Every Monday’s monitoring run produces ~50 LLM responses (10 queries × 5 LLMs). Claude Haiku reads each response and extracts every brand mentioned, with metadata:

  • Sentiment (positive / neutral / negative) toward that brand
  • Position (primary recommendation / mentioned in body / passing reference)
  • Sample context (a quote showing the brand in context)
  • Co-mentioned brands (the other brands mentioned in the same response)

Brands that show up across multiple responses become “Top Competitors.” A clustering pass collapses spelling variants (e.g., “Ella + Mila” / “Ella+Mila” / “ellamila” → one canonical entry).

You can also pre-supply Known Competitors in onboarding. Those names get merged into the analysis so brand-family relationships and odd spellings get detected correctly.

For each Top Competitor, the card shows:

Total count across the 50 responses. Higher = the LLMs are more likely to surface them when answering category questions.

Share of mentions where the LLM described the brand favorably. Important caveat: this is sentiment toward the COMPETITOR, not toward you. A 95% positive rating on a competitor means the LLMs are describing them in glowing terms — which is the gap your content needs to close.

Share of mentions where the LLM positioned that competitor as its top suggested answer, not just a passing reference.

This is the metric that separates “name-dropped” brands from “actually-recommended” brands. A brand with 50 mentions and 10% primary rec is mentioned a lot but rarely the LLM’s go-to. A brand with 30 mentions and 80% primary rec is much more dangerous — they’re displacing you at the moment of decision.
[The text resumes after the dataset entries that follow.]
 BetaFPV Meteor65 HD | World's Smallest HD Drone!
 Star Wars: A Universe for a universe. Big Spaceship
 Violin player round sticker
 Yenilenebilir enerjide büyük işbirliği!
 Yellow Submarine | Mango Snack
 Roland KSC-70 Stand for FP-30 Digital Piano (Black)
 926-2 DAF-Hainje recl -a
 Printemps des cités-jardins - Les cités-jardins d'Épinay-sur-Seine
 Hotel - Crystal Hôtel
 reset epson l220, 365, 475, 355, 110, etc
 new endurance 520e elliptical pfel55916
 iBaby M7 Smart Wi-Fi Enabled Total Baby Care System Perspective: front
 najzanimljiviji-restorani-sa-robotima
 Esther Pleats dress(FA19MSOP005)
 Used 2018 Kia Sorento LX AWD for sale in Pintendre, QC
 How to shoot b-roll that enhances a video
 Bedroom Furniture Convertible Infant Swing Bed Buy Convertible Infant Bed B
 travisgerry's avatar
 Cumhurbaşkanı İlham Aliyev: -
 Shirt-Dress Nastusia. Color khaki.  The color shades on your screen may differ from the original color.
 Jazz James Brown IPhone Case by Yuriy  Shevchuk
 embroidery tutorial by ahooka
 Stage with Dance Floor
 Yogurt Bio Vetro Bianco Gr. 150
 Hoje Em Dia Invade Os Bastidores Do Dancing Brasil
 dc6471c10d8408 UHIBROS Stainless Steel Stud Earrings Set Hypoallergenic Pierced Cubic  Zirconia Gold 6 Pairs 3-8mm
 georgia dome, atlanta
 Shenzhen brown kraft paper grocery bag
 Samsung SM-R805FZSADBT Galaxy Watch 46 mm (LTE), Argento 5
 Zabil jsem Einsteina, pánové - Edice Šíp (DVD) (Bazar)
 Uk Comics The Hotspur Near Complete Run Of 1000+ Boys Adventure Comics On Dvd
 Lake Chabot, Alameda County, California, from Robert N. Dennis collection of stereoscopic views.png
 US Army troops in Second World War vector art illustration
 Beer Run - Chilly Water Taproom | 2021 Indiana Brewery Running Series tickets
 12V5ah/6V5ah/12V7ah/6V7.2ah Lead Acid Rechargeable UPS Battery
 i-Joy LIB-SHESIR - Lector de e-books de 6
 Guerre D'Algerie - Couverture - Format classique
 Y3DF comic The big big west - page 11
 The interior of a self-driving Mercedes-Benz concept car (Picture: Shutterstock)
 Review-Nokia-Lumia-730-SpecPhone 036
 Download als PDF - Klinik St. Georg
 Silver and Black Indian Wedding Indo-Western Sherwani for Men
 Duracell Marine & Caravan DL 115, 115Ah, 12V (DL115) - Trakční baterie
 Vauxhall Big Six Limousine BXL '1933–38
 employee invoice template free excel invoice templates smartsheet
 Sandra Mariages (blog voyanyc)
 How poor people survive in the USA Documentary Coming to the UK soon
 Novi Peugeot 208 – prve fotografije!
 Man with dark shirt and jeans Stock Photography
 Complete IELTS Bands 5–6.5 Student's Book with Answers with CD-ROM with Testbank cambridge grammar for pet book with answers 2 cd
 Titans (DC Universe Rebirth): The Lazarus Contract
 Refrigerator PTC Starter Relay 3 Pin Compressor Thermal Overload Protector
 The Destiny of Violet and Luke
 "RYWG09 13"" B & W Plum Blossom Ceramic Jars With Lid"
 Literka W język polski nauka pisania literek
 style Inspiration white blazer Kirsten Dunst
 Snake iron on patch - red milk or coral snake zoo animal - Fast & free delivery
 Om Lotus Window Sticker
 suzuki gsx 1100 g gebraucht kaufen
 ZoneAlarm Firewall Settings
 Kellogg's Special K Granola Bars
A real quote from one of the LLM responses, showing how the brand was described.

The 3 brands most frequently mentioned alongside this one.

Section titled “The “Sort by Recommended First” toggle”

By default the card sorts competitors by raw mention count. Toggling to “Recommended First” sorts by mentions × primary_rec_pct — the brands actually winning recommendations, weighted by mention volume.

This is usually the more actionable view. Pure mention count rewards brands name-dropped 50× across all queries. Position-weighted reveals which brands are the LLMs’ “go-to recommendation” for your category — the ones you actually need to displace.

Below the Top Competitors grid, the “You’re being compared against these competitive sets” section shows clusters of brands that frequently appear together in LLM responses. Each set is a chip-row of brand names.

Why this matters: the set an LLM mentions you alongside reveals the category framing. If you’re in Set 1 (premium nail polish brands), you’re being positioned alongside the premium tier. If you’re absent from every competitive set, that’s the diagnosis — you’re not part of the conversation at all.

The most common pattern: customers in their first month appear in zero competitive sets, then by month 3 they appear in 1–2 sets as their schema and content depth get consistently picked up by the LLMs.